Data records
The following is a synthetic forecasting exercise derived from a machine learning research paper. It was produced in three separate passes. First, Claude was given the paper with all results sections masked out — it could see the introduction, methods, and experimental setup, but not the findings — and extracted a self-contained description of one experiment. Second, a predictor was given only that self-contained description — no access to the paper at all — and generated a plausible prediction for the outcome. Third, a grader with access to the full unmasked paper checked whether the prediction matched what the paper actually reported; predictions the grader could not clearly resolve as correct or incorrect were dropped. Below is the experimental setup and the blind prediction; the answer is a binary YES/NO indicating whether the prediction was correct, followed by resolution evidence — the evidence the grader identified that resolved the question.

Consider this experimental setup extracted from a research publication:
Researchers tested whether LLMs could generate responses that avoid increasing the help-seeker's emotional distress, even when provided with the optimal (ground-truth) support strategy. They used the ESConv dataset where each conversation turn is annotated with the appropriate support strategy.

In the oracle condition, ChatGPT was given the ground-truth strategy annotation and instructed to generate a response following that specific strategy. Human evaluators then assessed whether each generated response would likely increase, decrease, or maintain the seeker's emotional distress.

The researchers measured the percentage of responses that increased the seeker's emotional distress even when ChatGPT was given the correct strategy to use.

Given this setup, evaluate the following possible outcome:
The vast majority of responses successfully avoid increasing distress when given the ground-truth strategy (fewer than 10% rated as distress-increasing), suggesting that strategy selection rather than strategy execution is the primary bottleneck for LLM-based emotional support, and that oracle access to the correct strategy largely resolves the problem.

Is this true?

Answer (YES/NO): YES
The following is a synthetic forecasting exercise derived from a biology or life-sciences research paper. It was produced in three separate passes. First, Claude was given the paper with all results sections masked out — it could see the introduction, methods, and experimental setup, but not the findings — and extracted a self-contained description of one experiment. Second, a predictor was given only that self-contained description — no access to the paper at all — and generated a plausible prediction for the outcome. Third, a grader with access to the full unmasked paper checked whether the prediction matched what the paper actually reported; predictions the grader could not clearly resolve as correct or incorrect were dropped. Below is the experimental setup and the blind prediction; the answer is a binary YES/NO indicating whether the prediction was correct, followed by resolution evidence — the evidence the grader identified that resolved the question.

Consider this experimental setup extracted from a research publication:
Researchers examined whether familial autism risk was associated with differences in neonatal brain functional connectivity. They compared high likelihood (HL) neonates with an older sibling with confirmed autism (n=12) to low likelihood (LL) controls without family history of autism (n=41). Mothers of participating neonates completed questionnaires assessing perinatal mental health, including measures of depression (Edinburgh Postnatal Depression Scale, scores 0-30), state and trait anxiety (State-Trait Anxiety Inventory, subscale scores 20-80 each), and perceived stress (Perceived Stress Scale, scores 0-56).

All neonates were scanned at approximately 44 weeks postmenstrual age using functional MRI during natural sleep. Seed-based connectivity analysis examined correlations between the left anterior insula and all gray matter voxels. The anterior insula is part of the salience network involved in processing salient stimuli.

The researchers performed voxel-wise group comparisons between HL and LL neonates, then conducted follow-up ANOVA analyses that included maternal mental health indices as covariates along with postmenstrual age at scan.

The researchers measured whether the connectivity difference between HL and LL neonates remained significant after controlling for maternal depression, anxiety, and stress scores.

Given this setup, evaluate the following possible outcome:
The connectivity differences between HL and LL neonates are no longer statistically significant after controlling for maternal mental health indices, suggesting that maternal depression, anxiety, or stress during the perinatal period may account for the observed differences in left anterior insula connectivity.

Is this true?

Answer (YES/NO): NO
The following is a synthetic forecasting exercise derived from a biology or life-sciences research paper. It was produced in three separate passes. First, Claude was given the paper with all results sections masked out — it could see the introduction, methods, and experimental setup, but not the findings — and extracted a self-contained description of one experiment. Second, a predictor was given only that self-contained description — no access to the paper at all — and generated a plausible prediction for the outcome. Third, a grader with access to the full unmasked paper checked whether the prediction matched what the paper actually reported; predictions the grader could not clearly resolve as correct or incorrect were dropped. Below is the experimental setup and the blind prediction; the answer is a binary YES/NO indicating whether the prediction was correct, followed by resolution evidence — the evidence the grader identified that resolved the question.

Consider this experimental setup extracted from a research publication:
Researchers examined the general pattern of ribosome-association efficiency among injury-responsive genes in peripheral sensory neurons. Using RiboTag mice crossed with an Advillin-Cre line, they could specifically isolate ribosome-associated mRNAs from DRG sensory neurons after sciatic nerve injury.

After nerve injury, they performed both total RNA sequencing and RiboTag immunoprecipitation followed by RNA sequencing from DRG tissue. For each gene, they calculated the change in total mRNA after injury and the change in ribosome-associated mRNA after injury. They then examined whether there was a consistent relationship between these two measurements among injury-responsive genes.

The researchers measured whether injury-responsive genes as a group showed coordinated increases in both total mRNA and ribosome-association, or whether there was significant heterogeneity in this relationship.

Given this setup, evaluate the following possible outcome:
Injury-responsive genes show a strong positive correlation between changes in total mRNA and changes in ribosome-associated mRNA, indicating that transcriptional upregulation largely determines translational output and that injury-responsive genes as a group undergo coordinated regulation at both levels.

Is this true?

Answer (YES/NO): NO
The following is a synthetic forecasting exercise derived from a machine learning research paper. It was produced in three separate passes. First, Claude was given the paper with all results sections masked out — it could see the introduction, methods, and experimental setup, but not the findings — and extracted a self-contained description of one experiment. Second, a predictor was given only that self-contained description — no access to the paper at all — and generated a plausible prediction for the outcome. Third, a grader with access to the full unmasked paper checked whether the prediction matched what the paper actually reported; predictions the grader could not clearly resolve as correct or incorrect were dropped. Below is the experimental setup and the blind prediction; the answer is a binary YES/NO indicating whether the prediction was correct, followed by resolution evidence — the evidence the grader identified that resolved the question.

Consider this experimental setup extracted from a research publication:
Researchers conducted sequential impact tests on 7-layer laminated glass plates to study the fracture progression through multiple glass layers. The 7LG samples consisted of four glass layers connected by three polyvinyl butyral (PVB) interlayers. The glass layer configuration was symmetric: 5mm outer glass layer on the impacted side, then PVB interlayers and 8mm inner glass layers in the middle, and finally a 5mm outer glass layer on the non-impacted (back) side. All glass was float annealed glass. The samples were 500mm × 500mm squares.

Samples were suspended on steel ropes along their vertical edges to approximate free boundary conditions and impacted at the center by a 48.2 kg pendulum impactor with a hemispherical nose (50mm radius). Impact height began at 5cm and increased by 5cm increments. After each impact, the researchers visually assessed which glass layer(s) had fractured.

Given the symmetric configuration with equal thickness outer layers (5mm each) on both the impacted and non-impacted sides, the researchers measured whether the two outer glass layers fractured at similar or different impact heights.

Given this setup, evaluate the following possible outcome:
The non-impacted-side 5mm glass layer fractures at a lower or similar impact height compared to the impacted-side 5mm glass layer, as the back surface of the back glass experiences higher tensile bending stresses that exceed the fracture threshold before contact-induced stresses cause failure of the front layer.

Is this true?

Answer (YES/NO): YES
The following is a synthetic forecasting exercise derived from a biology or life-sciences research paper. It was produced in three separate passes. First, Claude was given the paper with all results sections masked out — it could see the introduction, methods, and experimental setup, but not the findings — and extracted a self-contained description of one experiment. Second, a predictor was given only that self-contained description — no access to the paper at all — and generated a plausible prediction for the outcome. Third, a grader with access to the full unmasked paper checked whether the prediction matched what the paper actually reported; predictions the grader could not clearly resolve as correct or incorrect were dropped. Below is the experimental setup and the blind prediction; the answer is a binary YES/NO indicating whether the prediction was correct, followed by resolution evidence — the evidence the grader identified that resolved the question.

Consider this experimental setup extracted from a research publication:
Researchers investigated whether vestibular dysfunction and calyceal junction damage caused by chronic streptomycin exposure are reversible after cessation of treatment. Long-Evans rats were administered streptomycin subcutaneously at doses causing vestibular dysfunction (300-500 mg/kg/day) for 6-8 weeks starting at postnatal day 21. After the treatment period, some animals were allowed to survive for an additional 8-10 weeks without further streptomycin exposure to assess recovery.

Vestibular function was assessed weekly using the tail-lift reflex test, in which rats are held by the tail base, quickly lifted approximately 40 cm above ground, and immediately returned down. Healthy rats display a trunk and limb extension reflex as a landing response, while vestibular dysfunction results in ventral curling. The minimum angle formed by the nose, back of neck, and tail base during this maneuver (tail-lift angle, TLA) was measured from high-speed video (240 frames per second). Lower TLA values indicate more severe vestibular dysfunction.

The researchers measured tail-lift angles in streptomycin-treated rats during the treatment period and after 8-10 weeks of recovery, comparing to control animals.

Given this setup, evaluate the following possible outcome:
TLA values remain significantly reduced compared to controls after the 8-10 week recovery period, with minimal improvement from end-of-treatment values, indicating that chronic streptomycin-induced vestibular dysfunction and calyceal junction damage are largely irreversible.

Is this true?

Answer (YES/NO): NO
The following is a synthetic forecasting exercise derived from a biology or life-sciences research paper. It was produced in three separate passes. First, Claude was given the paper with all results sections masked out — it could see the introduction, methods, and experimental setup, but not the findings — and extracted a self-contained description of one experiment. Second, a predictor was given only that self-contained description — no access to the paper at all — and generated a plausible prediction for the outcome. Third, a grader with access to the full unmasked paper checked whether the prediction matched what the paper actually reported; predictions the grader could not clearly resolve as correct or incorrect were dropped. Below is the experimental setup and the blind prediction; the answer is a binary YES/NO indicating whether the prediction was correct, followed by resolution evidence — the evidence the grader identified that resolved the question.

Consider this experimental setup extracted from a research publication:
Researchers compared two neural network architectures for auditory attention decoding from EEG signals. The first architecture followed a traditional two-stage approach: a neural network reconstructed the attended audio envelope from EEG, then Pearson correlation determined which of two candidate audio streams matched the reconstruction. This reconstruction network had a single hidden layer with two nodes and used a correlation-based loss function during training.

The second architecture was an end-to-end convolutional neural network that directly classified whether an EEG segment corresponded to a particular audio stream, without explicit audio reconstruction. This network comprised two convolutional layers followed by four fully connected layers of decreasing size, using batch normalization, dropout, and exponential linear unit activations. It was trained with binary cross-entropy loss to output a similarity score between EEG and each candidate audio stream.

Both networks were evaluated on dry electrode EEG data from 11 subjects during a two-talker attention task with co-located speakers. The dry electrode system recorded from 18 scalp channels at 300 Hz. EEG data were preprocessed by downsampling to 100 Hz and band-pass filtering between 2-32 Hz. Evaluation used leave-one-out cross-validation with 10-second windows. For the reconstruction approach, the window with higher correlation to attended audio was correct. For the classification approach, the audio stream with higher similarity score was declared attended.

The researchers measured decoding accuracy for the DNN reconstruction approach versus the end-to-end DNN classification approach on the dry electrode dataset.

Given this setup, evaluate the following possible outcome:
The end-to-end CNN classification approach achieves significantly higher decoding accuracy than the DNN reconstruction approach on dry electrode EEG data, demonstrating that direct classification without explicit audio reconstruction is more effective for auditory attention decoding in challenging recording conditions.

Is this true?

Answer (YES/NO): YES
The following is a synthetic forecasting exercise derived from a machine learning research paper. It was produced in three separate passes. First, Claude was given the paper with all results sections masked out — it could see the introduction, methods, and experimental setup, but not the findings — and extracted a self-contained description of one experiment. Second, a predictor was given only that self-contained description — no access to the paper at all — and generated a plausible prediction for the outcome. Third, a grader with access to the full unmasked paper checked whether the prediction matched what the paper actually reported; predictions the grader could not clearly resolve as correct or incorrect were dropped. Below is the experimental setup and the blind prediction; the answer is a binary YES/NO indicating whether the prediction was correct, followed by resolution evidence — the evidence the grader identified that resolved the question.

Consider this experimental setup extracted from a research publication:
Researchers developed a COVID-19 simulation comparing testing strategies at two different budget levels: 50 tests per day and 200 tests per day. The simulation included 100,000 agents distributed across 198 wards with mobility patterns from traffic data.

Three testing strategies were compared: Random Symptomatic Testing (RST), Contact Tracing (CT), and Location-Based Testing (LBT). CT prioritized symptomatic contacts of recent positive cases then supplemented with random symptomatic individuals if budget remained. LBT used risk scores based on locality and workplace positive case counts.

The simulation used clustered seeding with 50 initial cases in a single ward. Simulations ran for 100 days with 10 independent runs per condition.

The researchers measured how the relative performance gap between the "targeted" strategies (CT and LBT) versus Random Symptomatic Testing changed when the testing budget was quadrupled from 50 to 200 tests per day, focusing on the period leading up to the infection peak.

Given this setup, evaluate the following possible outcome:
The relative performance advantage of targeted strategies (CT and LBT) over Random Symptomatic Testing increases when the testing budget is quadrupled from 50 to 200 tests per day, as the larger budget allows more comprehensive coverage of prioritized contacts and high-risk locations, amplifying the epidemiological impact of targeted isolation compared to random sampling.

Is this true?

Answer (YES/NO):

What you should do:
How many lines of the entries above hold the string "chronic"? Reply with the number alone.

Final answer:
2